ACTION ITEM:
Return each of the lines below word for word, but leave out the pictures.

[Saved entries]
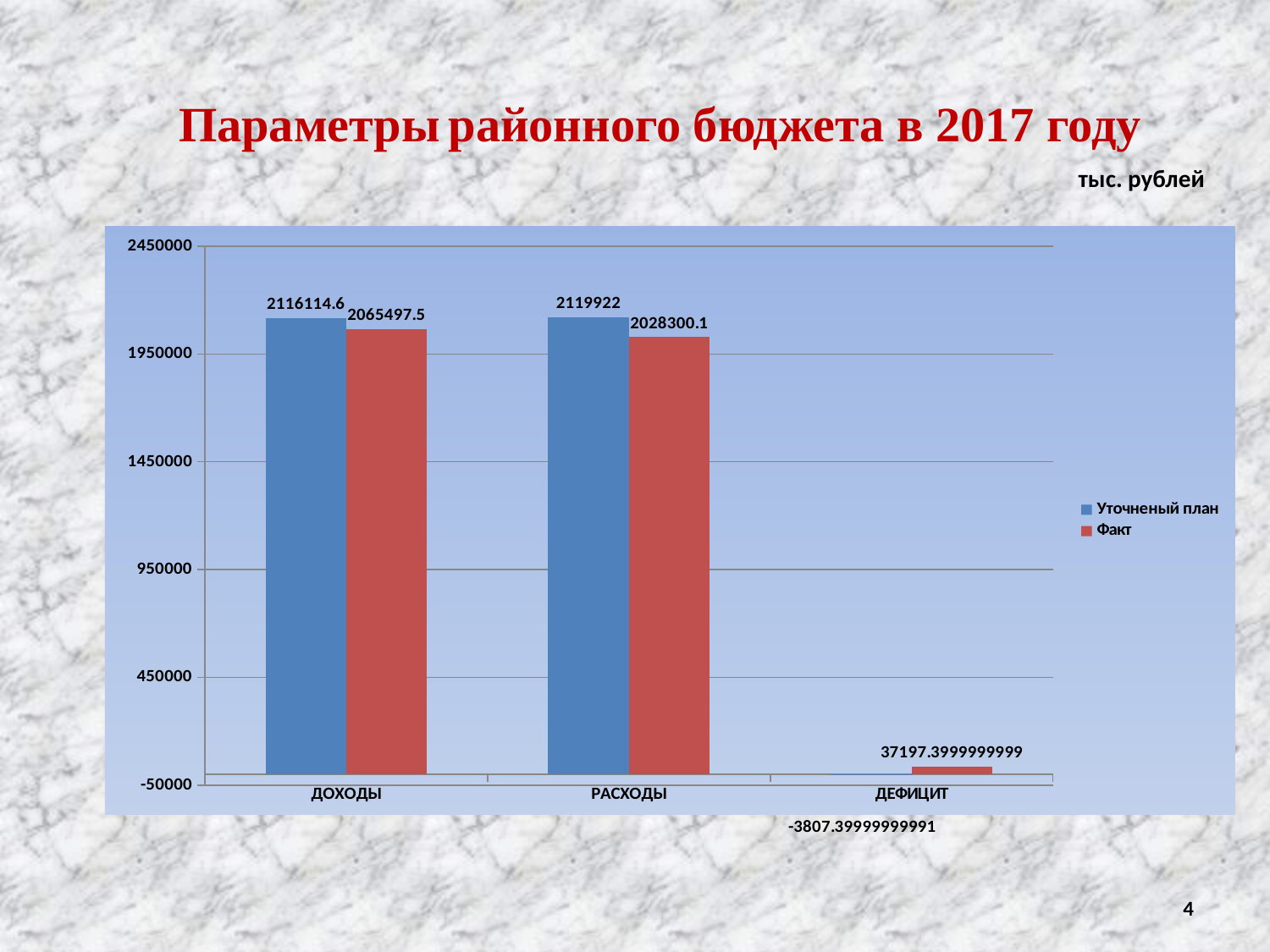
How many categories are shown on the x axis? 3 Which category has the lowest Факт value? ДЕФИЦИТ What is the value of Факт for ДОХОДЫ? 2065497.5 What is the value of Факт for ДЕФИЦИТ? 37197.3999999999 What is the value of Уточненый план for ДОХОДЫ? 2116114.6 What is the difference between Уточненый план and Факт for ДОХОДЫ? 50617.1 What is the value of Факт for РАСХОДЫ? 2028300.1 What is the value of Уточненый план for РАСХОДЫ? 2119922 Which is larger for РАСХОДЫ, Уточненый план or Факт? Уточненый план What is the value of Уточненый план for ДЕФИЦИТ? -3807.39999999991 What is the difference between Уточненый план and Факт for РАСХОДЫ? 91621.9 How many series does the legend list? 2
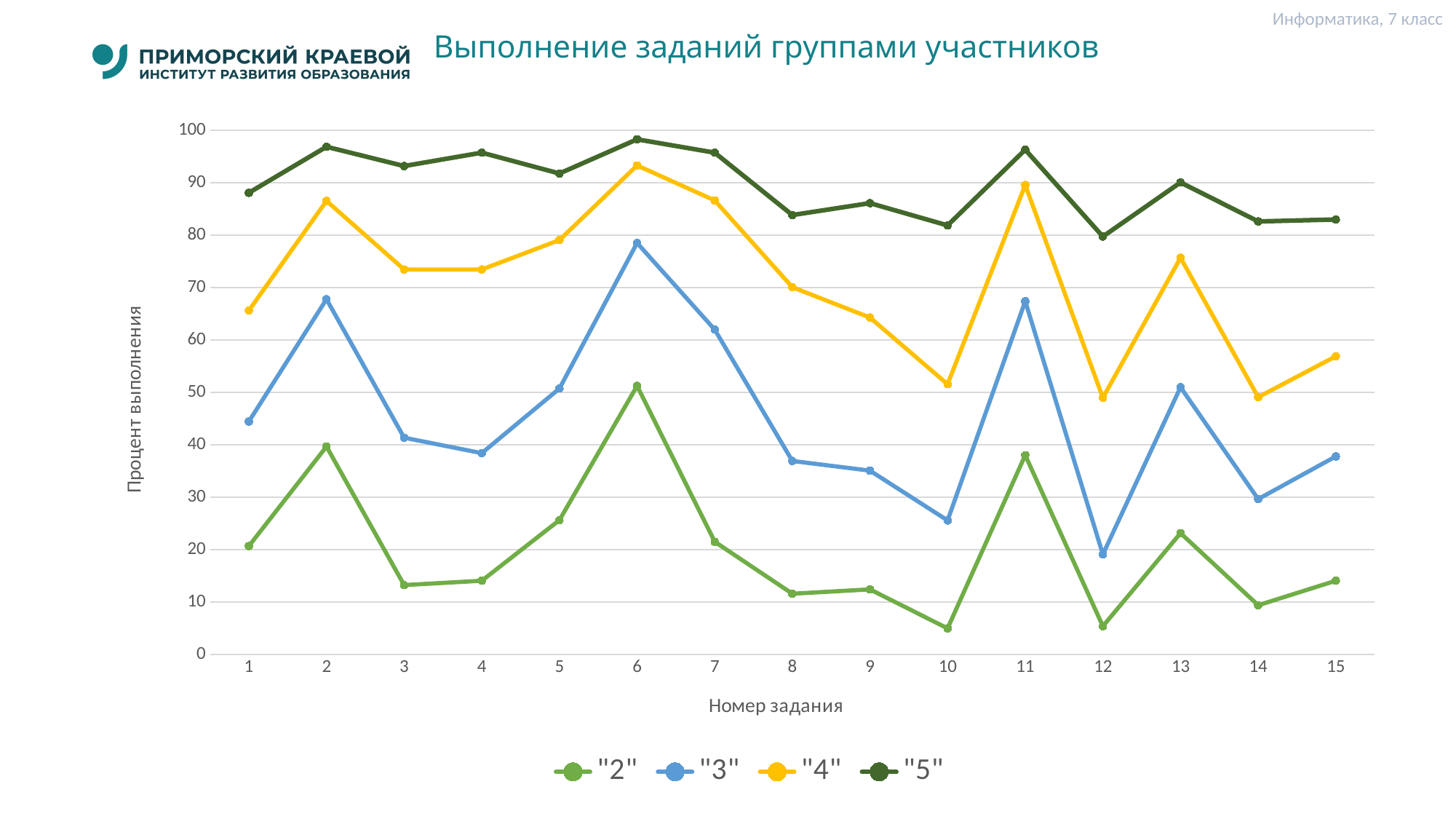
For series "3", which task has the larger value: task 7 or task 13? task 7 Does the series "2" rise or fall from task 6 to task 10? fall Is the value of series "3" for task 6 greater or less than 70? greater What is the title of the vertical axis? Процент выполнения How many series does the legend list? 4 Is the value of series "4" for task 10 greater or less than 60? less What kind of chart is shown on the slide? line chart For which task number does the series "3" have its lowest value? 12 For which task number does the series "3" reach its highest value? 6 Is the value of series "5" for task 8 greater or less than 90? less How many task numbers are plotted along the x axis? 15 For which task number does the series "2" reach its highest value? 6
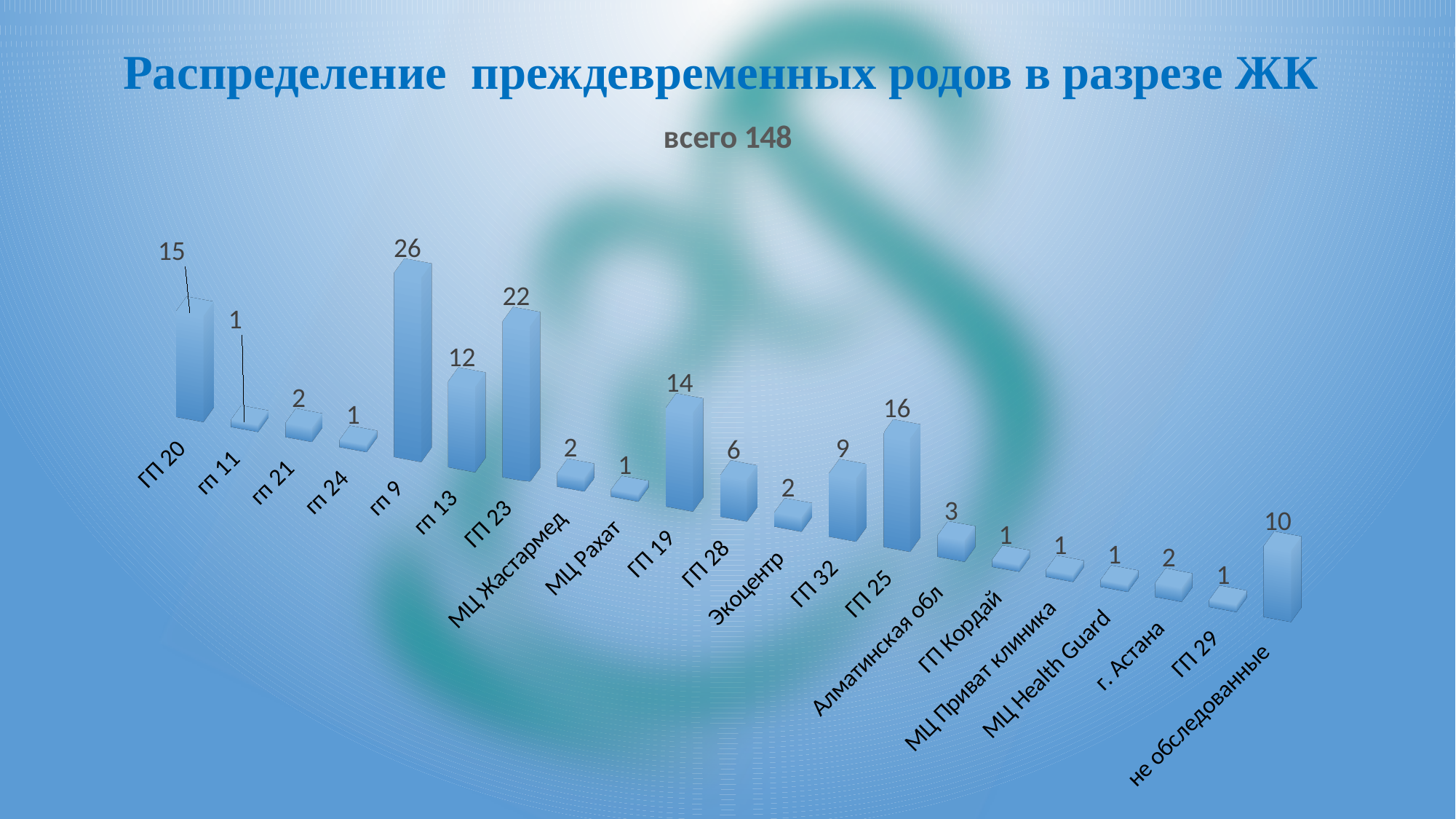
What is the difference between the values for гп 9 and ГП 23? 4 How many categories are shown in the chart? 21 What is the value for гп 9? 26 Which is larger, the value for ГП 19 or the value for ГП 32? ГП 19 What total is stated in the chart title? всего 148 What is the difference between the values for ГП 20 and ГП 28? 9 What is the value for ГП 23? 22 What is the value for ГП 25? 16 Which is larger, the value for гп 13 or the value for ГП 25? ГП 25 What kind of chart is shown on the slide? bar chart What is the value for не обследованные? 10 Which category has the highest value? гп 9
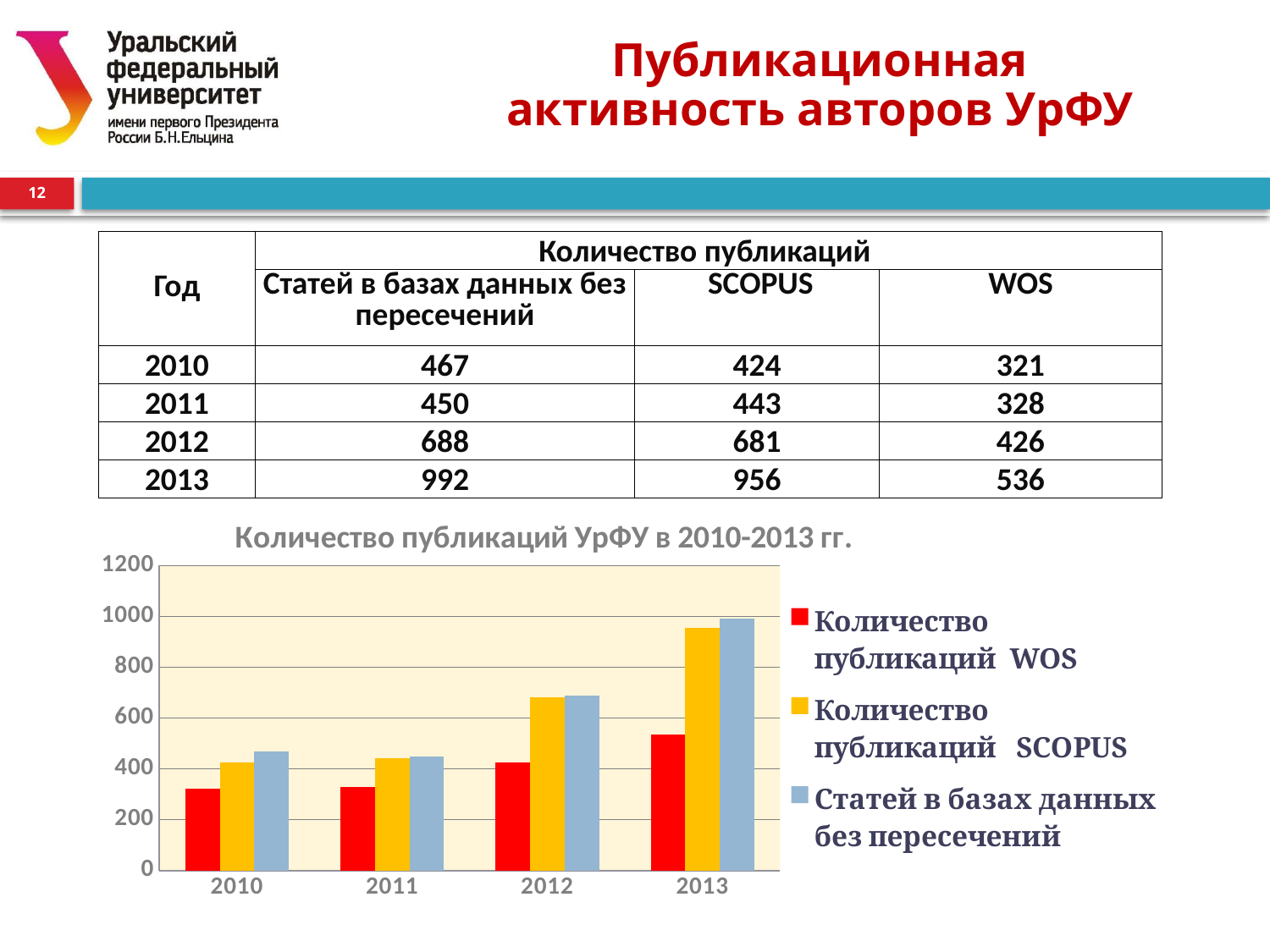
Which is larger in 2012: the WOS value or the SCOPUS value? SCOPUS How many years are shown on the x axis of the chart? 4 What kind of chart is shown on the slide? bar chart In which year is the value for 'Статей в базах данных без пересечений' the highest? 2013 What is the number of SCOPUS publications in 2012? 681 In which year is the value for 'Количество публикаций WOS' the lowest? 2010 What is the number of WOS publications in 2013? 536 Is the value for 'Количество публикаций SCOPUS' in 2013 greater or less than 800? greater Which colour represents the series 'Количество публикаций WOS' in the chart? red How many series does the chart legend list? 3 What is the difference between the SCOPUS values for 2013 and 2012? 275 What is the title of the chart? Количество публикаций УрФУ в 2010-2013 гг.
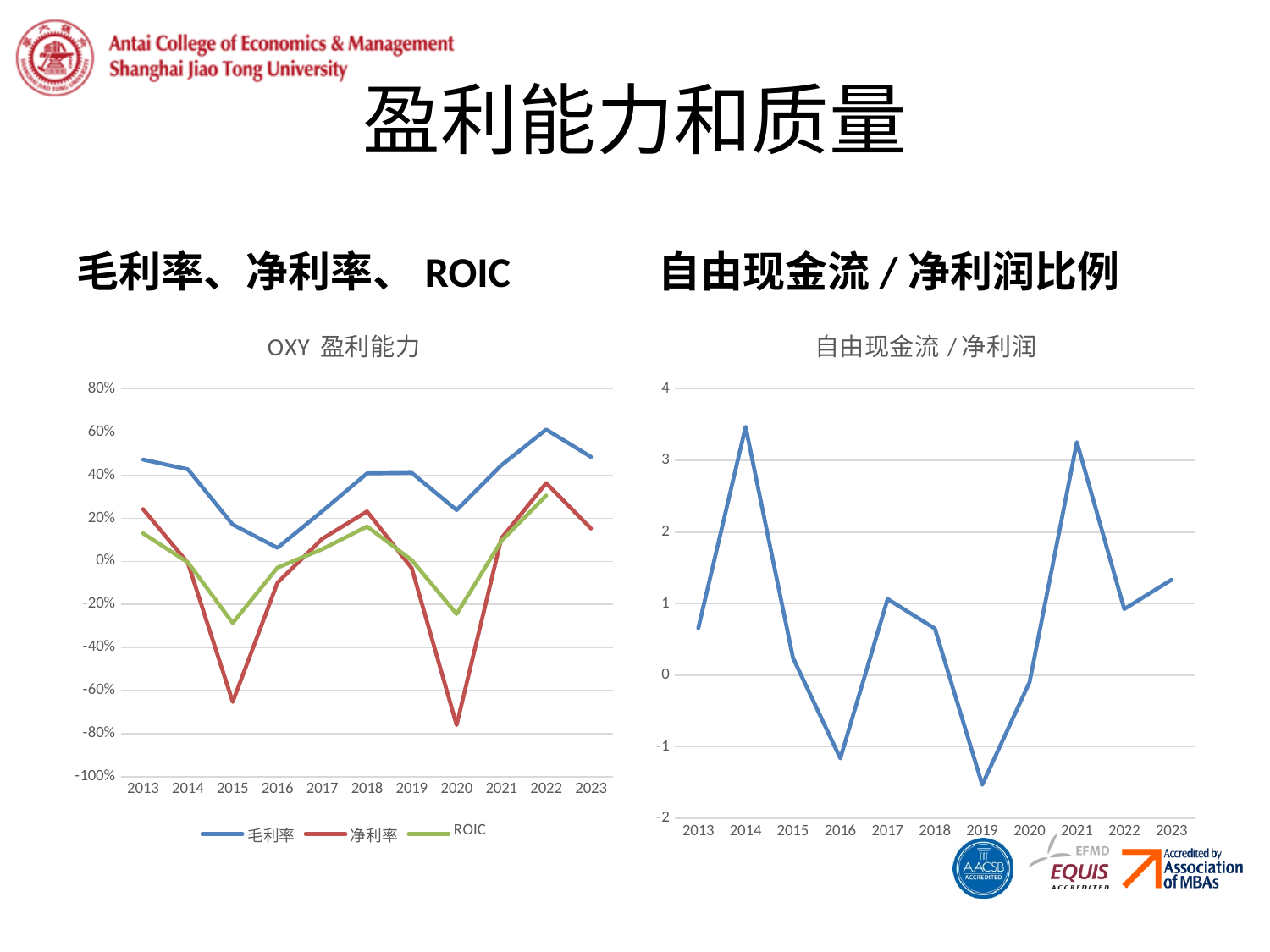
In the left chart "OXY 盈利能力", is the value of 毛利率 for 2013 greater or less than 40%? greater How many years are shown on the x axis of the right chart "自由现金流 / 净利润"? 11 How many series does the legend of the left chart "OXY 盈利能力" list? 3 What kind of chart is the left chart titled "OXY 盈利能力"? line chart In the right chart "自由现金流 / 净利润", in which year is the value lowest? 2019 In the right chart "自由现金流 / 净利润", is the value for 2019 greater or less than -1? less In the left chart "OXY 盈利能力", in which year is 毛利率 highest? 2022 In the right chart "自由现金流 / 净利润", in which year is the value highest? 2014 In the left chart "OXY 盈利能力", is the value of 净利率 for 2020 greater or less than -60%? less In the left chart "OXY 盈利能力", which is larger in 2015, 毛利率 or 净利率? 毛利率 In the right chart "自由现金流 / 净利润", which year has the larger value, 2016 or 2017? 2017 In the left chart "OXY 盈利能力", in which year is 净利率 lowest? 2020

ANSWER TO THIS PROBLEM:
How many categories are shown on the x axis? 3 Which category has the lowest Факт value? ДЕФИЦИТ What is the value of Факт for ДОХОДЫ? 2065497.5 What is the value of Факт for ДЕФИЦИТ? 37197.3999999999 What is the value of Уточненый план for ДОХОДЫ? 2116114.6 What is the difference between Уточненый план and Факт for ДОХОДЫ? 50617.1 What is the value of Факт for РАСХОДЫ? 2028300.1 What is the value of Уточненый план for РАСХОДЫ? 2119922 Which is larger for РАСХОДЫ, Уточненый план or Факт? Уточненый план What is the value of Уточненый план for ДЕФИЦИТ? -3807.39999999991 What is the difference between Уточненый план and Факт for РАСХОДЫ? 91621.9 How many series does the legend list? 2
For series "3", which task has the larger value: task 7 or task 13? task 7 Does the series "2" rise or fall from task 6 to task 10? fall Is the value of series "3" for task 6 greater or less than 70? greater What is the title of the vertical axis? Процент выполнения How many series does the legend list? 4 Is the value of series "4" for task 10 greater or less than 60? less What kind of chart is shown on the slide? line chart For which task number does the series "3" have its lowest value? 12 For which task number does the series "3" reach its highest value? 6 Is the value of series "5" for task 8 greater or less than 90? less How many task numbers are plotted along the x axis? 15 For which task number does the series "2" reach its highest value? 6
What is the difference between the values for гп 9 and ГП 23? 4 How many categories are shown in the chart? 21 What is the value for гп 9? 26 Which is larger, the value for ГП 19 or the value for ГП 32? ГП 19 What total is stated in the chart title? всего 148 What is the difference between the values for ГП 20 and ГП 28? 9 What is the value for ГП 23? 22 What is the value for ГП 25? 16 Which is larger, the value for гп 13 or the value for ГП 25? ГП 25 What kind of chart is shown on the slide? bar chart What is the value for не обследованные? 10 Which category has the highest value? гп 9
Which is larger in 2012: the WOS value or the SCOPUS value? SCOPUS How many years are shown on the x axis of the chart? 4 What kind of chart is shown on the slide? bar chart In which year is the value for 'Статей в базах данных без пересечений' the highest? 2013 What is the number of SCOPUS publications in 2012? 681 In which year is the value for 'Количество публикаций WOS' the lowest? 2010 What is the number of WOS publications in 2013? 536 Is the value for 'Количество публикаций SCOPUS' in 2013 greater or less than 800? greater Which colour represents the series 'Количество публикаций WOS' in the chart? red How many series does the chart legend list? 3 What is the difference between the SCOPUS values for 2013 and 2012? 275 What is the title of the chart? Количество публикаций УрФУ в 2010-2013 гг.
In the left chart "OXY 盈利能力", is the value of 毛利率 for 2013 greater or less than 40%? greater How many years are shown on the x axis of the right chart "自由现金流 / 净利润"? 11 How many series does the legend of the left chart "OXY 盈利能力" list? 3 What kind of chart is the left chart titled "OXY 盈利能力"? line chart In the right chart "自由现金流 / 净利润", in which year is the value lowest? 2019 In the right chart "自由现金流 / 净利润", is the value for 2019 greater or less than -1? less In the left chart "OXY 盈利能力", in which year is 毛利率 highest? 2022 In the right chart "自由现金流 / 净利润", in which year is the value highest? 2014 In the left chart "OXY 盈利能力", is the value of 净利率 for 2020 greater or less than -60%? less In the left chart "OXY 盈利能力", which is larger in 2015, 毛利率 or 净利率? 毛利率 In the right chart "自由现金流 / 净利润", which year has the larger value, 2016 or 2017? 2017 In the left chart "OXY 盈利能力", in which year is 净利率 lowest? 2020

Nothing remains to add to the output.